Nowadays, we struggle so hard to separate morality and technology, then beat our chests and tag ourselves as “civilised” because we close our eyes to sheer immorality in order to appear complaint with modern liberation movements

What people do in their private lives is no one else’s business tbh. If they want to wreck their marriage, I’m personally not going to lose sleep over it. What you consider immoral, someone else might consider moral. People have been cheating since the beginning of time. Nigerians included, and many of them aren’t using a website to do it. Just because it bothers your belief system doesn’t mean other people have to do anything about it. There is no public (PHYSICAL) harm in adultery, so again, it doesn’t work as a comparison to road safety.

Ashley Madison is not the cause, it’s just a tool. Bad things will always happen. The government has no right to regulate it.

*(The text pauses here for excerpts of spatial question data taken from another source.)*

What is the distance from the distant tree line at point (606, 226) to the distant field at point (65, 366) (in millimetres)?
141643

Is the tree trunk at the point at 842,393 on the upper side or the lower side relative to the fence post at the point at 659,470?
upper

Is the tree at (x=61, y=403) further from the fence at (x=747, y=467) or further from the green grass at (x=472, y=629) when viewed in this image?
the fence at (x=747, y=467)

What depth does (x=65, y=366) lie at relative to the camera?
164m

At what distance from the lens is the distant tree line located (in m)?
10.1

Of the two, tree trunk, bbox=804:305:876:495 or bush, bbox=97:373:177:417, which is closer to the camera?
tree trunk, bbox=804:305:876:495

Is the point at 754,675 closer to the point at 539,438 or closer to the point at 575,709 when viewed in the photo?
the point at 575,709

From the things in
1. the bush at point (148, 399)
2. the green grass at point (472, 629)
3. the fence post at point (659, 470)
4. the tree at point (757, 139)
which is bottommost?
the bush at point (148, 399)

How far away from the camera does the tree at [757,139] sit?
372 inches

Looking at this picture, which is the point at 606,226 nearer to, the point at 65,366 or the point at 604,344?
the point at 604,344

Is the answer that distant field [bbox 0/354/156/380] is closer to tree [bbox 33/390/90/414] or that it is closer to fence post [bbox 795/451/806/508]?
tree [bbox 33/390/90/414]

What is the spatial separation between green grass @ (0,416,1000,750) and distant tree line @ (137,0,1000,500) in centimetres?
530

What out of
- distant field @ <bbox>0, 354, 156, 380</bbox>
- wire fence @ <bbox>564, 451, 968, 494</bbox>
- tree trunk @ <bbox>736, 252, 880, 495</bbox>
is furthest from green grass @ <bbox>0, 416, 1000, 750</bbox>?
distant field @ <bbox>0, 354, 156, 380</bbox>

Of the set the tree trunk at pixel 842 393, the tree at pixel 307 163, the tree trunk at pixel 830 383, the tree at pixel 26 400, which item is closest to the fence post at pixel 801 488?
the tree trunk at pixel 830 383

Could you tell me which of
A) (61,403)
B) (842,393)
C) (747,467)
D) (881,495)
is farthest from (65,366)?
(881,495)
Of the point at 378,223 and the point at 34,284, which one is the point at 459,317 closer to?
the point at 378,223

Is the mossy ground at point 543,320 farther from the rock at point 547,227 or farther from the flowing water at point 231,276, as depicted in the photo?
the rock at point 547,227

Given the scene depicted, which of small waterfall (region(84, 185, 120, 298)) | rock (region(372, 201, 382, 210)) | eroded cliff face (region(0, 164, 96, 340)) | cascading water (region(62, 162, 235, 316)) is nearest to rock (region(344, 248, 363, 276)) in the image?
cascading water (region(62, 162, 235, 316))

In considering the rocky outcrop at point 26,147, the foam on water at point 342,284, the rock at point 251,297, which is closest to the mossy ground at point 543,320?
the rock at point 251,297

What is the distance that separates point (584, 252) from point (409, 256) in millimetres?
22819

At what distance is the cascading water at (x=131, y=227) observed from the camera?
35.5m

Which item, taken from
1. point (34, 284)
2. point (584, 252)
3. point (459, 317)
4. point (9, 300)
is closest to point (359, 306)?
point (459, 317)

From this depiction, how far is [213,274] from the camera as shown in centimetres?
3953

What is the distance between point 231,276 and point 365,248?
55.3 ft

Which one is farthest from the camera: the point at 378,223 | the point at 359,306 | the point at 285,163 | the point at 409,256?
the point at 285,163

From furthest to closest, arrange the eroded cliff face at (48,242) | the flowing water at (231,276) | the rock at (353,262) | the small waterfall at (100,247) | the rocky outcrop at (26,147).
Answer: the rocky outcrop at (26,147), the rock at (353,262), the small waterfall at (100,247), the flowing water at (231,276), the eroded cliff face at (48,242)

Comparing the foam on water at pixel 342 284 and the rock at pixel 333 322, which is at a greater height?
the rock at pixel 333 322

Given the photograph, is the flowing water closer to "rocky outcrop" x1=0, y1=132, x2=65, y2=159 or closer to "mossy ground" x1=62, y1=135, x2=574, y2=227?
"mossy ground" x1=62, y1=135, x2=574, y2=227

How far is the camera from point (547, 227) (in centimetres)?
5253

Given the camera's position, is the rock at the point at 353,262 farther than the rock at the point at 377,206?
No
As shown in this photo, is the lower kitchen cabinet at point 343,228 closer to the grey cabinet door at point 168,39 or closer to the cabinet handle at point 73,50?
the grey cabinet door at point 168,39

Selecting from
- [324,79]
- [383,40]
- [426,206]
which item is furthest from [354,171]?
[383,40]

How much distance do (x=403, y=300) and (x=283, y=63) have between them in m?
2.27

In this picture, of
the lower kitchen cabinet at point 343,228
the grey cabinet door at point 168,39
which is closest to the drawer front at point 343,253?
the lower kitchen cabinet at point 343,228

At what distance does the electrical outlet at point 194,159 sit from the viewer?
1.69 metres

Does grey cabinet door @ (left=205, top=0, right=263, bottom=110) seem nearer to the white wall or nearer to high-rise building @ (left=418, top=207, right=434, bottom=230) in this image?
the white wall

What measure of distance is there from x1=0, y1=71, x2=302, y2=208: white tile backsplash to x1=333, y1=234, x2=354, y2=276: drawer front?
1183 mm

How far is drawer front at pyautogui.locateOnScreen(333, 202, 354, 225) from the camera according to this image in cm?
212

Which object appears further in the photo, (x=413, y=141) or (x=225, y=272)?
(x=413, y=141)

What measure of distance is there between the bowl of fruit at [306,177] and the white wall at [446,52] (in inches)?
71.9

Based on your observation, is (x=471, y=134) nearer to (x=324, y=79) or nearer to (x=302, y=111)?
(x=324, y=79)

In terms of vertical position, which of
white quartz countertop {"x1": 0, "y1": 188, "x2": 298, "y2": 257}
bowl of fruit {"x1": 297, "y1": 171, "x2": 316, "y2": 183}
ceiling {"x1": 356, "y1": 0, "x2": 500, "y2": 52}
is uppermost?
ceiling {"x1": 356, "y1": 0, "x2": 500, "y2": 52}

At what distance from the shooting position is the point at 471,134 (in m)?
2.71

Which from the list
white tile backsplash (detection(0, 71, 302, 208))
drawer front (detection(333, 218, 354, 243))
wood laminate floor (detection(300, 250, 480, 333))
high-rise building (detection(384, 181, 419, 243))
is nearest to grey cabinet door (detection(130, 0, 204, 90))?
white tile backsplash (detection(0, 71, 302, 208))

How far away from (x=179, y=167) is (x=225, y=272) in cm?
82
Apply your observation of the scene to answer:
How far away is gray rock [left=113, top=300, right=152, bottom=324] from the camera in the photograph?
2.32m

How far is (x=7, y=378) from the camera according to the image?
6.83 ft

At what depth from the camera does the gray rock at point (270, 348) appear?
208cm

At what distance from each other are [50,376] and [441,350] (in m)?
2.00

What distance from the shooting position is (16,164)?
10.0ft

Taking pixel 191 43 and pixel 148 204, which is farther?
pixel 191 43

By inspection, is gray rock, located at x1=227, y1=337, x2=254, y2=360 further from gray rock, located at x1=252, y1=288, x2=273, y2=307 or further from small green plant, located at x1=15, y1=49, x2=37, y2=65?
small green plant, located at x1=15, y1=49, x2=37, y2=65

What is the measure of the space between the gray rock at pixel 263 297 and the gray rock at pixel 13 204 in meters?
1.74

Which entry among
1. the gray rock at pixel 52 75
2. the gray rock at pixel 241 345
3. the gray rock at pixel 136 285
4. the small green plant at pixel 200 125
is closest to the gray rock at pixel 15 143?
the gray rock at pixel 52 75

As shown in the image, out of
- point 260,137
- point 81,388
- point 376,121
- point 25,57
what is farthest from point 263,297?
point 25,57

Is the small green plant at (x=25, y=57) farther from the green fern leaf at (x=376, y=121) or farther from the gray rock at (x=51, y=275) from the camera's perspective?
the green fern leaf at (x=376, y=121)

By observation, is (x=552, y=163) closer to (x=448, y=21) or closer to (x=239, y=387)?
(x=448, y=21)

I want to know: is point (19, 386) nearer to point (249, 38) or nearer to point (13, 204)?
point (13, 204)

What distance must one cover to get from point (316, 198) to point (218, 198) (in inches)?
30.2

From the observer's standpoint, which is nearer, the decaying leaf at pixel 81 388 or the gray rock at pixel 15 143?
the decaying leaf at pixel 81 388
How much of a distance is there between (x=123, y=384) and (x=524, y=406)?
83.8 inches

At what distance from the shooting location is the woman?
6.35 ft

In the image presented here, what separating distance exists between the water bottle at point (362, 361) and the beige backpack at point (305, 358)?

Silk road is just a tool too. Same as kazaa.

At the center of the argument driving against gay marriages is that it threatens the tenets of familial standards as we know it.

Actions of 2 consenting adults, causing no direct 3rd party harm, yes. But the perceived harm threatens to uprooting core societal standards, the latter is for the state to protect. But the arguments pales when pitted against human rights, which also is protected by the supreme state. And that’s where it ends.

It is a God given right for 2 folks to consummate, even paper-love, in Marriage, and its the states duty to bind it. There are laws that protect a marriage against adulterous damages, reason divorce settlements take a headspin when adultery is involved.

When you commit adultery you’ve wrong the state, and your spouse; including all the family members involved. This is not just an emotive argument, its binding in Law.

Concerning adultery and Ashley Madison, it threatens the tenets of marriage/families. Societies are built on families. Adultery threatens it, and adultery is one of the few ways the state recognizes harm to the institution of marriage which she is bound to protect.

Bottomline, you can’t go to jail for committing adultery but the state can choose to punish you by taking your marriage, your kids, your money away from you in an act of punishment. But the offended spouse has to file for a divorce to set things in motion. And madam justice will be all too glad to let the hammer fall!

Where the state recognises harm to the society it is bound to intervene, how much it intervenes in a democracy is only reflective of the threat and the alliance.

Twitter/facebook can’t be punished for cyber bullying because that’s not what they sell, it just happens to surface in social networks, the government can only hound social networks to better moderate their platforms. Working together with the judiciary arm to crack down the Ill.

If a twitter at any point defended online bullying in a bid to save users, the state would have cracked down directly on them.

Ashley Madison is identifying her self as the proponent to an illl.

However it’s a bit tricky! How much the state is allowed to do against.

PS: Please someone correct me if am wrong I thought the class suit against Madison is from users who had their information leaked in the hack.

More like a case of suing the security company cuz they couldn’t stop the thief.

Haven’t heard of the adultery angle. The state can’t sue anyone for adultery.